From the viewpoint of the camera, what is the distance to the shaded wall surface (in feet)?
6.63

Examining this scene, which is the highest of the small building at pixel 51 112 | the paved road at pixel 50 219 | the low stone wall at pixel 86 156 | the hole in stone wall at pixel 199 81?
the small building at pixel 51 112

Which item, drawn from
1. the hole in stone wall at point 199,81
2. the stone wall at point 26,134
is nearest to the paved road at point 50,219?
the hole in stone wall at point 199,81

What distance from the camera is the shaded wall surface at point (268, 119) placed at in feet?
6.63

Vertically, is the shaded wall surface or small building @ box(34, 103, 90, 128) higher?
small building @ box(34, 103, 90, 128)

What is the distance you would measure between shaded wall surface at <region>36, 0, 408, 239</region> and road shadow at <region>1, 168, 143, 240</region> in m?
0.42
...
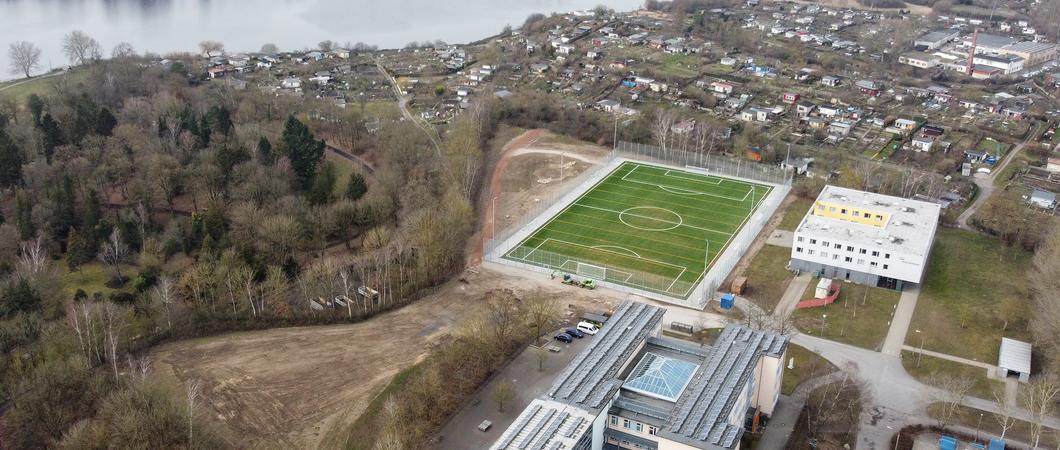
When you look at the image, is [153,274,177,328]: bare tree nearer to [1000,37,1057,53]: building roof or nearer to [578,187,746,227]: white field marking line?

● Directions for this task
Please pull out every line of the items above that contains the word "shaded", matching its case exactly.

● Task solution
From the viewpoint of the camera, what is the distance to the shaded wall surface (in feet)?
What distance from the camera is the shaded wall surface at point (268, 119) placed at in feet?
Vertically, is the shaded wall surface or small building @ box(34, 103, 90, 128) higher?
What is the distance you would measure between shaded wall surface at <region>36, 0, 408, 239</region> and road shadow at <region>1, 168, 143, 240</region> in m?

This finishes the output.